Domingo 19 DE Enero DE 2020
Opinión

El inhóspito páramo de Morales Cabrera

Nos gobierna la hipocresía cachureca.

Fecha de publicación: 04-10-18
Por: Helmer Velásquez

 

Cinismo y desvergüenza, ese es el sino de la casta que gobierna este país. Nada nuevo. Ya lo sé. La diferencia de los actuales; es que han hecho un verdadero culto. Un endiosamiento a aquellas anticualidades. Hay por allí un grotesco diputado con tocado kaibil, que en sus intervenciones públicas, solamente vomita sandeces. Es una especie de niño símbolo de los congresistas: sintetiza mediocridad, vulgaridad y desfachatez. Es el prototipo del diputado chapín. En su gestión privada, está señalado de usurpación de tierras en Quiché, fue en sus tiempos de terrorista de Estado, que las “descubrió” e inició el proceso de apropiación ilícita. Es además, dedicado constructor de obra pública. Bien conoce que no hay obra sin sobra. Es decir, tiene la capacidad de desdoblarse: mientras en público navega con bandera de mediocre y baboso. En privado, dedica su esfuerzo a engordar la billetera.
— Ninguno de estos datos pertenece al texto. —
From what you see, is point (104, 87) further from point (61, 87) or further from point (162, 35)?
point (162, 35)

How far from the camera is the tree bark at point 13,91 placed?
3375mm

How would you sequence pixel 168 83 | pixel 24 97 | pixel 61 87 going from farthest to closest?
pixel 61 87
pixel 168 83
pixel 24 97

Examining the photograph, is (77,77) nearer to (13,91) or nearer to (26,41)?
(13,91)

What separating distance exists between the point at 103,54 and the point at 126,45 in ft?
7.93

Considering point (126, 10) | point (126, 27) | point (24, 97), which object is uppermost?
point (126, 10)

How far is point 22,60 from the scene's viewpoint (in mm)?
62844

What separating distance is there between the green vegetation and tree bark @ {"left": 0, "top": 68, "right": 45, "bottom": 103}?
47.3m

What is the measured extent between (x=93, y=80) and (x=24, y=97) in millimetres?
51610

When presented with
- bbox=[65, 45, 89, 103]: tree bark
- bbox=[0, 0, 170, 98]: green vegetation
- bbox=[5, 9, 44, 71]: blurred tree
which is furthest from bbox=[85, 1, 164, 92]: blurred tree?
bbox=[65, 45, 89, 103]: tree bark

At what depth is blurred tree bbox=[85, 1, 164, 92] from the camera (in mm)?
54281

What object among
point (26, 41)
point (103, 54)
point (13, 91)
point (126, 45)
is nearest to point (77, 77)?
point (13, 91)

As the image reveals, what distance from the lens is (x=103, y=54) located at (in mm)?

Eso de gobernar…eso de legislar no se hizo para ellos. Lo que saben es contar chistes babosos. Pero…ya están allí ¿qué hacemos ahora? Los poderes reales: oligarcas y embajadas imperiales, prefieren mantener “la estabilidad”. Que nada se mueva hasta el recambio electoral. Si luego de ello, la gavilla se va al bote, no les preocupa, ahora es que les sirven. Dan la talla para la mascarada democrática. A tal grado –imperialistas y financistas– tienen nublada la vista por sus concentrados dineros e intereses, que desdeñan la ruptura de la precaria legalidad, ejecutada por Morales Cabrera y su cohorte mediocre. Lo interpretan como un recoveco “necesario”. En todo caso se ha hecho durante toda la justicia republicana –incluso– previo a su instauración: legalidad y castigo para el pueblo, benevolencia, con la “gente de bien”. Prefieren oscurantismo a modernidad. Echan mano de aristócratas venidos a menos: Irigoyen, Aycinena, Skinner, Arenales y otros, que a cambio de ser embajadores de Sangoloteo, dedican tiempo a mantener baboseado al Presidente, hasta le han hecho creer que es estadista y ungido y que su Presidencia en una obra de Dios. Para esto último se refuerzan con pastores de verde billete.

Los esquiroles del poder, allá en el Congreso le “hacen la pala”. No hay problema. Así que sacando lecciones de los recurrentes sangoloteos: lo procedente será continuar la movilización como ejercicio político-social. Organizaciones robustas. Son la necesaria base política para la consolidación democrática. Una democracia amplia y sana. Las necesitaremos para defender cada paso democrático que la sociedad construya. Los aristócratas de Sangoloteo estarán siempre al acecho. Defendiendo poder oligárquico y arrastrándonos al pasado.